DIRECTIONS FOR THIS TASK — Transcribe the stretch of the news briefing below from "- The Israeli" through "of their relatives.", keeping every word and punctuation mark unchanged.

PASSAGE FOR REVIEW —
• • • • • • •

Up First briefing: How — and why — we honor Indigenous Peoples' Day
A third day of war is underway as Israel responds to a surprise attack by Hamas. Israeli media says more than 700 Israelis have been killed, and others are being held captive in Gaza. Israel has in turn launched air strikes into Gaza, killing what authorities say is more than 400 people there.
- The Israeli military said Monday it's still battling Hamas militants in several Israeli residential communities, and that militants continue to infiltrate from Gaza. NPR's Daniel Estrin reports from Tel Aviv that police are setting up checkpoints across the country, and many Israelis still don't know the status of their relatives.
- Israel has been launching heavy air strikes on Gaza, hitting at least 1,000 targets including many mosques. Israel also cut off the electricity supply to Gaza, and its main hospital is running low on supplies.
- Many are wondering how Hamas pulled off such a large scale attack without any warning. That's what NPR's Greg Myre is asking attendees at a pre-planned conference of current and former national security officials. He tells Up First there's talk of what role Hamas' main patron, Iran, might have played.

• • • • • • •

DATA TO EXAMINE —
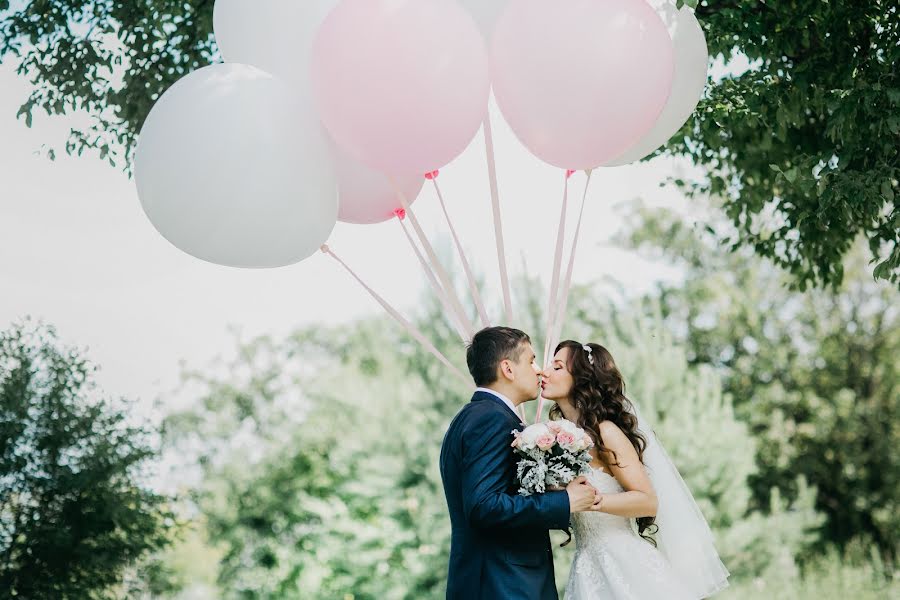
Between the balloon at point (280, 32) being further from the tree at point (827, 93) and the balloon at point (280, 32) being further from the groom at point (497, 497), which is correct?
the tree at point (827, 93)

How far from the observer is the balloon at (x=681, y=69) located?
3809 mm

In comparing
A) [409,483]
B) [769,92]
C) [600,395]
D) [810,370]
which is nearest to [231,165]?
[600,395]

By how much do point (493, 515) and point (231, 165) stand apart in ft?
4.73

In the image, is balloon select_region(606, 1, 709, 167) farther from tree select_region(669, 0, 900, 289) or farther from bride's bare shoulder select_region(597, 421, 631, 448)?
bride's bare shoulder select_region(597, 421, 631, 448)

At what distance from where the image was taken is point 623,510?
3.32 metres

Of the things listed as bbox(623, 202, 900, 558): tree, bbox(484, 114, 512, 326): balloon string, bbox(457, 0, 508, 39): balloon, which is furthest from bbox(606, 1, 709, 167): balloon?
bbox(623, 202, 900, 558): tree

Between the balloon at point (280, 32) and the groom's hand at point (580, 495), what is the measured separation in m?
1.77

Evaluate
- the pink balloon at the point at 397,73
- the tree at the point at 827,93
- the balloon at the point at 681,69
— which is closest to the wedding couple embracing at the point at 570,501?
the pink balloon at the point at 397,73

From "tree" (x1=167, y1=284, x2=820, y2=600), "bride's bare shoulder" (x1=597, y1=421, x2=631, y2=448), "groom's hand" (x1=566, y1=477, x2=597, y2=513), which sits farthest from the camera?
"tree" (x1=167, y1=284, x2=820, y2=600)

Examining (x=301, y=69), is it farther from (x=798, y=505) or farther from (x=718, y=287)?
(x=718, y=287)

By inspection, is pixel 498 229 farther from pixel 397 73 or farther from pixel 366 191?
pixel 397 73

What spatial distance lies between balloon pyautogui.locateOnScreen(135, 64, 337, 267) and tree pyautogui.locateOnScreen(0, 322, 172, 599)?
20.7 feet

• • • • • • •

FINISHED TASK —
- The Israeli military said Monday it's still battling Hamas militants in several Israeli residential communities, and that militants continue to infiltrate from Gaza. NPR's Daniel Estrin reports from Tel Aviv that police are setting up checkpoints across the country, and many Israelis still don't know the status of their relatives.